Our integration is going to interact with Google Cloud storage and Slack. For the sake of a more configurable integration, let's create four config variables for our integration:

  • Storage Bucket Name will represent the name of the Google Cloud Storage bucket where files are stored.
  • Project ID will represent the ID of the GCP project that owns the GCP bucket.
  • Private Key Pair will be a set of credentials that allow the integration to interact with files in Google Cloud Storage.
  • Slack webhook will represent a Slack webhook URL - see generating a Slack webhook URL

Create Our Loop#

The first two steps we'll add to our integration will (1) list files in the GCP storage bucket, and (2) create an empty loop iterating over those files.

First, we'll add a add a step to list files in our GCP storage bucket.

I've already created a Google Cloud Storage bucket and service account to test with, following GCP's documentation.

We'll configure our action to point to our bucket and account and use the credential config variable we created. Under prefix we'll enter unprocessed/ so we only loop over files in the unprocessed/ directory:

Next, we'll add a loop step. Under items we will reference the list of files our previous step output:

Add Tasks to the Loop#

Our loop is now configured to run once for each file that was found in the unprocessed/ directory in our GCP bucket. Our loop will contain five steps:

Download the File We're Currently Looping Over#

First, we'll download the file we're currently looping over. The item that we're currently processing from our items is accessible using the currentItem key.

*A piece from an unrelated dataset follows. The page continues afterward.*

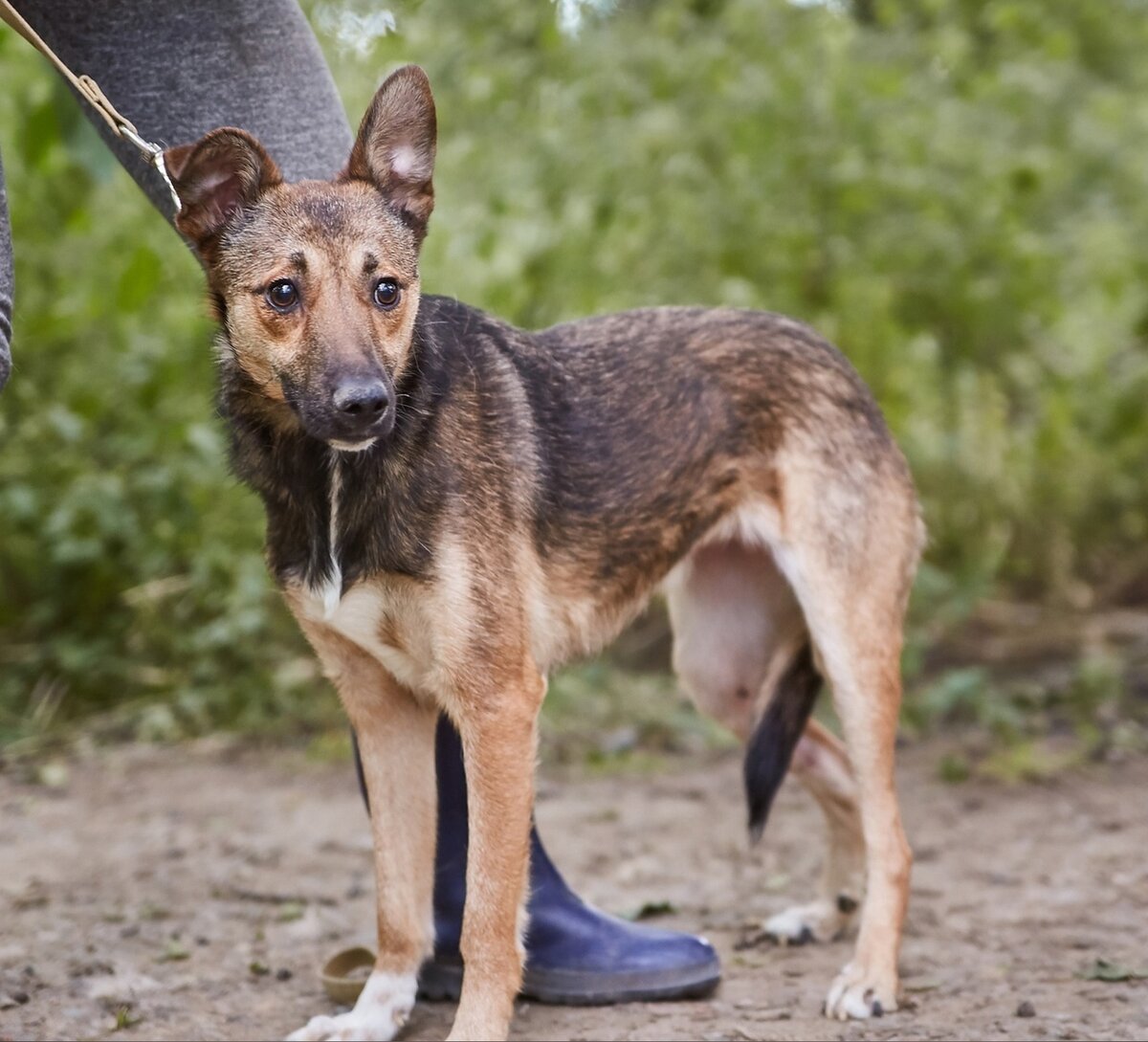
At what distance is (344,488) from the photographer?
3049 millimetres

For example, if there's a file named unprocessed/20210322_163522.json in our bucket, loopOverEachFile.currentItem would be equal to "unprocessed/20210322_163522.json":

Generate Slack Message and Outfile Name#

Next, we need a helper function to generate two things:

  1. The Slack message we're going to send
  2. The path where we're going to move the log file after processing (in the processed/ directory)

Let's add a code component and enter this code to execute:

module.exports = async (  { logger },  {    loopOverEachFile: { currentItem: fileName },    downloadLogFile: {      results: { username, site },    },  }) => {  const loginTime = fileName.replace("unprocessed/", "").replace(".json", "");  return {    data: {      slackMessage: `${username} logged into ${site} at ${loginTime}.`,      outFileName: fileName.replace("unprocessed/", "processed/"),    },  };  return { data: results };};

Note that this returns an object with two values: slackMessage containing a message to send, and outFileName that contains something like processed/20210322_163522.json.

Send a Slack Message#

Next, we'll send the slack message that we generated in the previous step. We'll do that by adding a Slack - Send Message step to our integration. If you do not have a Slack channel, you can try sending an email instead with SendGrid or an SMS with Twilio.

Move the File to a Processed Directory#

Finally, we'll move the file that we downloaded out of the way by moving the file from unprocessed/ to processed/. To do that we'll add a GCP - Move File step to our integration.

For the source file name, we'll reference our loop's currentItem key again. For the destination file name, we'll reference our code component's results.outFileName output:

Conclusion#

That's it! At this point we have an integration that loops over files in a directory, processes them, and sends alerts based on their contents. This integration can be published, and instances of this integration can be configured and deployed to customers.